Wieland Kaiser: Persönlich sehe ich eine schnelle Umsetzung des Cash-Recyclings nicht. Zwar wird das Netz der Bundesbank-Filialen weiter ausgedünnt, aber zum Cash-Recycling gehören immer drei Beteiligte. Einer der Geld liefert, einer der Geld benötigt und einer, der die Prozesse handelt. Der Lieferant von Geld, überwiegend der Handel, ist derzeit am Cash-Recycling über die Geld- und Wertdienstleister nicht interessiert. Hier spielen neben Haftungs- vor allem Kostenfragen eine entscheidende Rolle. Bei einem Geld- und Wert-Dienstleistern muss ein weitgehend ausgeglichenes Verhältnis zwischen eingehendem und ausgehendem Geld vorhanden sein. Dies ist bei weitem nicht überall gegeben. Cash Recycling beinhaltet, neben der erforderlichen Zulassung, zertifizierter Technik und erhöhten Anforderungen an die Bestandshaltung, auch eine nicht unwesentliche Personalfrage. In den letzten Jahren ist zu beobachten, dass der Bildungs- und Ausbildungsstand des eingesetzten Personals schwindet - und das bei stetig steigenden Anforderungen an das Prozesshandling.

Sind darüber hinaus Herausforderungen für die GuW-Unternehmen absehbar, die Sicherheitsfragen tangieren werden?
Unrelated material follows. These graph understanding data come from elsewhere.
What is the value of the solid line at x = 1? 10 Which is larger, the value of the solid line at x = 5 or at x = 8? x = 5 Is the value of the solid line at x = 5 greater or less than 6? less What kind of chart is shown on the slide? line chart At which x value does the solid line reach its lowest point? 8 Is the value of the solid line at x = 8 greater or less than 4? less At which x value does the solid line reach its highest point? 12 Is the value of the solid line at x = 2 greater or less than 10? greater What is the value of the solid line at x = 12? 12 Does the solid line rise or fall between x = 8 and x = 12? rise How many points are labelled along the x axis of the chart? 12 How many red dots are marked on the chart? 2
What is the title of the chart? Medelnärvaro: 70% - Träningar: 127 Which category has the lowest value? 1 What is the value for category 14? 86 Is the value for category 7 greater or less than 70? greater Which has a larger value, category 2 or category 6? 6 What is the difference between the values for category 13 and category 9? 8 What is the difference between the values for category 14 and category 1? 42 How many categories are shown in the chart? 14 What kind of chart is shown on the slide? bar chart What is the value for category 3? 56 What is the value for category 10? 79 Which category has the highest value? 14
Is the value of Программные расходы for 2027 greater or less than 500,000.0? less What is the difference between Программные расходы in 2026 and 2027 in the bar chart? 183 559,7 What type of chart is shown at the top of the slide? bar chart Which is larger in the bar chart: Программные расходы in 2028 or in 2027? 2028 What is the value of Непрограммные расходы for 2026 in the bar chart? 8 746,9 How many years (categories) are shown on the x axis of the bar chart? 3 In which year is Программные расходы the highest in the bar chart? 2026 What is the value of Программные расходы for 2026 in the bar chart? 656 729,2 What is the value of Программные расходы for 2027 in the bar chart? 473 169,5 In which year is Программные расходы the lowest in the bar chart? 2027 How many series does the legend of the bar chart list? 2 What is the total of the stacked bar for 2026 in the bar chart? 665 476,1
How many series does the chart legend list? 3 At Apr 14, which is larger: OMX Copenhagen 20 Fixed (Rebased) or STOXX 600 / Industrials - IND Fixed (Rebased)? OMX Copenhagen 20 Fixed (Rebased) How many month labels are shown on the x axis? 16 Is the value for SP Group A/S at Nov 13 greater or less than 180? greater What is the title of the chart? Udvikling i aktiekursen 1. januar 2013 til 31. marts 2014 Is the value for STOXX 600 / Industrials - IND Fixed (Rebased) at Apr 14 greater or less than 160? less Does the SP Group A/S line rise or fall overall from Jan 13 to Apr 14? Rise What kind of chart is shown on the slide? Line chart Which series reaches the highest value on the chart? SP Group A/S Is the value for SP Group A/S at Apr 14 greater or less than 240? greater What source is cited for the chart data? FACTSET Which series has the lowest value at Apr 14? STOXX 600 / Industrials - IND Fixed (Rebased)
Wieland Kaiser: Sicherheitstechnisch sind wir sicherlich auf einem guten Wege. Die steigenden Anforderungen an logistische, banktechnische und technologische sowie IT-Prozesse fordern jedoch - wie erwähnt - den Einsatz von ausgebildetem Personal. Dies ist zu den gegenwärtigen Stundenlöhnen jedoch kaum bereitzustellen. In den einzelnen Unternehmen wird vielfach ein umfangreicher Teilbereich eines früheren Orgaleiters einer Bank in der Geldbearbeitung realisiert. IT-Bereiche müssten sicherheitstechnisch wie auch personell hochgefahren werden. Publikationspflichten gegenüber der Bundesbank/BaFin, wie etwa der Monatsausweis, würden eine Reihe von Unternehmen vor erhebliche personelle Probleme stellen. Nicht umsonst verfügen Banken und Handelsketten über Heerscharen von ausgebildeten Mitarbeitern in den Querschnittsbereichen. Vom Transporteur zum Systemdienstleister - das ist ein Weg, der viele Steine hat.